C. KARYA-KARYA NASR HAMED ABU ZAED
       Pemikiran Nasr Hamed mengalami perkembangan pesat ialah selama mengabdi di Universitas Kairo dan dari sini ia selain banyak menyampaikan pemikiranya diseminar-seminar baik skala nasional maupun internasional, ia juga menuangkan pemikiranya dalam bentuk tulisan.
       Salah satu karyanya ialah al-Ittijahah al-Aql fi al-Tafsir (sebuah kitab yang mengkaji pemikiran mu’tazilah atas al-Qur’an) dan falsafah al-Ta’wil (kitab yang mengkaji pemikiran Muhyiddin Ibn Arobi), kedua kitab ini ialah tesis dan disertasi yang ia ajukan guna memperoleh gelar Ph.D. di Universitas Kairo.
            Ia juga menulis sebuah karya monumental yang ia namai Mafhumu al-Nas yang mengulas seluk beluk al-Qur’an yang membawa pesan yang berada dalam teks sehingga perkembangan teks pun perlu untuk dikaji dan sekaligus buku ini menjadi tawaran paradigm baru bagi penafsiran al-Qur’an yang sering disebut dengan istilah rekonstruksi metodologi sebagai bentuk membangun ulang metodologi kajian al-Qur’an.
         Ia juga memasuki pemikiran Islam kontemporer—hal ini tentunya yang sering disebut belakangan dngan pendekatan Apologetik dimana susuatu dapat dikatakan benar jikalau selalu relevan dengan zaman—dengan melakukan kajian Islam dengan wujudnya yang baru sebagai agama yang tumbuh dan berkembang dalam dunia kontemprer. Pemikiranya ini ia tuangkan dalam karya Naqd al-Khithob al-Din.
☆ ☆ ☆ ☆
• Tugas yang Dikerjakan:
a – Cocokkah tiap pernyataan ini dengan kutipan tentang karya Nasr Hamed? Jawab ya atau tidak, lalu kutip persis kata-kata penentunya. (i) Pemikiran Nasr Hamed berkembang pesat selama ia mengabdi di Universitas Kairo. (ii) Kitab falsafah al-Ta'wil membahas pemikiran kaum mu'tazilah. (iii) Pemikirannya tentang Islam kontemporer ia tuangkan dalam karya Naqd al-Khithob al-Din.
b – Salin tanpa mengubah apa pun bagian kutipan tentang karya Nasr Hamed, dari "Salah satu karyanya" sampai "di Universitas Kairo.".
Entri berikut diambil dari sumber yang berbeda.

• Data yang Diberikan:
☆ ☆ ☆ ☆
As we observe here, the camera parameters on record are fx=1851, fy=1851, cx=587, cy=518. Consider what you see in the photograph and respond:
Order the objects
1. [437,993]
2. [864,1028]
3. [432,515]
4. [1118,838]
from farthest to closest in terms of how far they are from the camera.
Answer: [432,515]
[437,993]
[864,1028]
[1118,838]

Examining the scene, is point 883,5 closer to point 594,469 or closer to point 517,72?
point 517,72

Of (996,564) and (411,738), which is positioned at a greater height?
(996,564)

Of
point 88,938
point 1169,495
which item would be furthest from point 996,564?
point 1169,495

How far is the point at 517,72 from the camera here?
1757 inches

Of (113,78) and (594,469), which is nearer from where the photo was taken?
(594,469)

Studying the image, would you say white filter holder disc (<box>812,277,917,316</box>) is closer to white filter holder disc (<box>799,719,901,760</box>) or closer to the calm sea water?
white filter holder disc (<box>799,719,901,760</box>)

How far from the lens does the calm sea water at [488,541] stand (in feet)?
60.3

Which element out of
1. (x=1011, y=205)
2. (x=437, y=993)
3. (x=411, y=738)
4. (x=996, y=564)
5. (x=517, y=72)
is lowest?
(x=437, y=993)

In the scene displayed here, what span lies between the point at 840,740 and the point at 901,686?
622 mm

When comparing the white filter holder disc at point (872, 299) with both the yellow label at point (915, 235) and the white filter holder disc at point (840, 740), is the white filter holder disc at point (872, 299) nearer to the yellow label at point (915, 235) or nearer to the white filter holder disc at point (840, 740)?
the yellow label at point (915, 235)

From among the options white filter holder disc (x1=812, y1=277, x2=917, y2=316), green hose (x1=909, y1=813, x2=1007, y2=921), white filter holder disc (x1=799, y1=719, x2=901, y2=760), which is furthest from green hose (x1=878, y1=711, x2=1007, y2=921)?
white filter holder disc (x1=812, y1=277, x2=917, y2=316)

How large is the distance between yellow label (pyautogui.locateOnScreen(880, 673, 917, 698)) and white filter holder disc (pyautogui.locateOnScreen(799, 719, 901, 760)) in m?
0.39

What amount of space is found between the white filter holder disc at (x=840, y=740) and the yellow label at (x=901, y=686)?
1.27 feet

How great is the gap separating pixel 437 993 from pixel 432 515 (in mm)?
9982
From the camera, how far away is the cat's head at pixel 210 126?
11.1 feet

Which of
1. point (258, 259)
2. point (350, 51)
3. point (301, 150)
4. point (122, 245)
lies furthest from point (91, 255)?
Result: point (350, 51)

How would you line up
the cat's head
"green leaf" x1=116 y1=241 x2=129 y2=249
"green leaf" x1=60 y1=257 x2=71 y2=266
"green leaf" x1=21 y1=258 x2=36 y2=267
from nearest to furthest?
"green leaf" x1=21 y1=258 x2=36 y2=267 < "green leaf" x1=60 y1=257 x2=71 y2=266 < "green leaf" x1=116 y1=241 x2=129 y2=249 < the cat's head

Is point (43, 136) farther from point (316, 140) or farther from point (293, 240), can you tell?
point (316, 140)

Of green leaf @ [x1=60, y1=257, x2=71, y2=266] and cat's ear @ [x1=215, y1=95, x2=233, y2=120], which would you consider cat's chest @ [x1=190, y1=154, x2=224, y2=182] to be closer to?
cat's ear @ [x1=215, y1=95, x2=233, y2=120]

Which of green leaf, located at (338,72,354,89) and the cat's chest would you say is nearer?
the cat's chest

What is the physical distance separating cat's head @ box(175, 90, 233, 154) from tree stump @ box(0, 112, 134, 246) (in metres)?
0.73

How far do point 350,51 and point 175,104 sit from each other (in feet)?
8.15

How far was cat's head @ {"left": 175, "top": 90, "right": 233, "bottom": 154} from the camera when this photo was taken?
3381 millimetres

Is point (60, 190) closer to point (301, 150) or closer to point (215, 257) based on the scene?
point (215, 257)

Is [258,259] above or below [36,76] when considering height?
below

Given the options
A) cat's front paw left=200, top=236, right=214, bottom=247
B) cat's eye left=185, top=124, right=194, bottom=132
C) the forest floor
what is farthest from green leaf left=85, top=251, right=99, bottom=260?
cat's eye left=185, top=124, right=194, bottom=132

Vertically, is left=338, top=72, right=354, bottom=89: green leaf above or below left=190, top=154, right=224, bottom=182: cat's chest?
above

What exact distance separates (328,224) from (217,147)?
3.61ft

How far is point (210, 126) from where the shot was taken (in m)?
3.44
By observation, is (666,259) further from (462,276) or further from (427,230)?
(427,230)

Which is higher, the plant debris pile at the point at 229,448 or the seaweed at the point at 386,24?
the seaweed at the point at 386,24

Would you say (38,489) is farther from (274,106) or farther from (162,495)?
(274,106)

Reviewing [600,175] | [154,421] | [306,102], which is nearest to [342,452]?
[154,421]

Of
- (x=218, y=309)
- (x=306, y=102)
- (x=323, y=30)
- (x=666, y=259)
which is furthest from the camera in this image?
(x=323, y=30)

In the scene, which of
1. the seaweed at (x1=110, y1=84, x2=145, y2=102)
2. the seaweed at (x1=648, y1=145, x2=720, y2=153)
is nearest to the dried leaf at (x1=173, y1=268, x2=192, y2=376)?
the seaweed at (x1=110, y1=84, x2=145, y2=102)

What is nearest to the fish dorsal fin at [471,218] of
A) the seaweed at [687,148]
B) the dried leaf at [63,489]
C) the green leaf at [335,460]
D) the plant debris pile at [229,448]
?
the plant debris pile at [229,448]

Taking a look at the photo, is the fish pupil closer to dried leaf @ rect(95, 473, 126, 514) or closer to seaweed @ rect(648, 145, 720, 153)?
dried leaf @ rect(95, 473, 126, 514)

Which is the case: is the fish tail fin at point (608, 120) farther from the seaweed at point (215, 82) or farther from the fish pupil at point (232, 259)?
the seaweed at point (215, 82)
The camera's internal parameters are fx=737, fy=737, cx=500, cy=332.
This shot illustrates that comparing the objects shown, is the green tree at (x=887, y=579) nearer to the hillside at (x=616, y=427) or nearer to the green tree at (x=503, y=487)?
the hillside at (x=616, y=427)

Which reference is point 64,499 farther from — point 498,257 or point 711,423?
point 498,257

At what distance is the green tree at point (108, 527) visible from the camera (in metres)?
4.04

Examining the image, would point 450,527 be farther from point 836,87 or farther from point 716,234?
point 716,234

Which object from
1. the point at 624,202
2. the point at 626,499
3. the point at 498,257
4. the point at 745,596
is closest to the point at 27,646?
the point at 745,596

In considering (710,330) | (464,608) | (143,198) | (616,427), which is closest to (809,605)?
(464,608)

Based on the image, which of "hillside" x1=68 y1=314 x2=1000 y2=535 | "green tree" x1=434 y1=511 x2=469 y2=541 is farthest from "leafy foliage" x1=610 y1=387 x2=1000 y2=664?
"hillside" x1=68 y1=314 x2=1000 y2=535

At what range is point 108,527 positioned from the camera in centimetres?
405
☆ ☆ ☆ ☆
• Hasil Tiap Tugas:
a –
(i) Ya: "Pemikiran Nasr Hamed mengalami perkembangan pesat ialah selama mengabdi di Universitas Kairo"
(ii) Tidak: "falsafah al-Ta’wil (kitab yang mengkaji pemikiran Muhyiddin Ibn Arobi)"
(iii) Ya: "Pemikiranya ini ia tuangkan dalam karya Naqd al-Khithob al-Din."

b –
Salah satu karyanya ialah al-Ittijahah al-Aql fi al-Tafsir (sebuah kitab yang mengkaji pemikiran mu’tazilah atas al-Qur’an) dan falsafah al-Ta’wil (kitab yang mengkaji pemikiran Muhyiddin Ibn Arobi), kedua kitab ini ialah tesis dan disertasi yang ia ajukan guna memperoleh gelar Ph.D. di Universitas Kairo.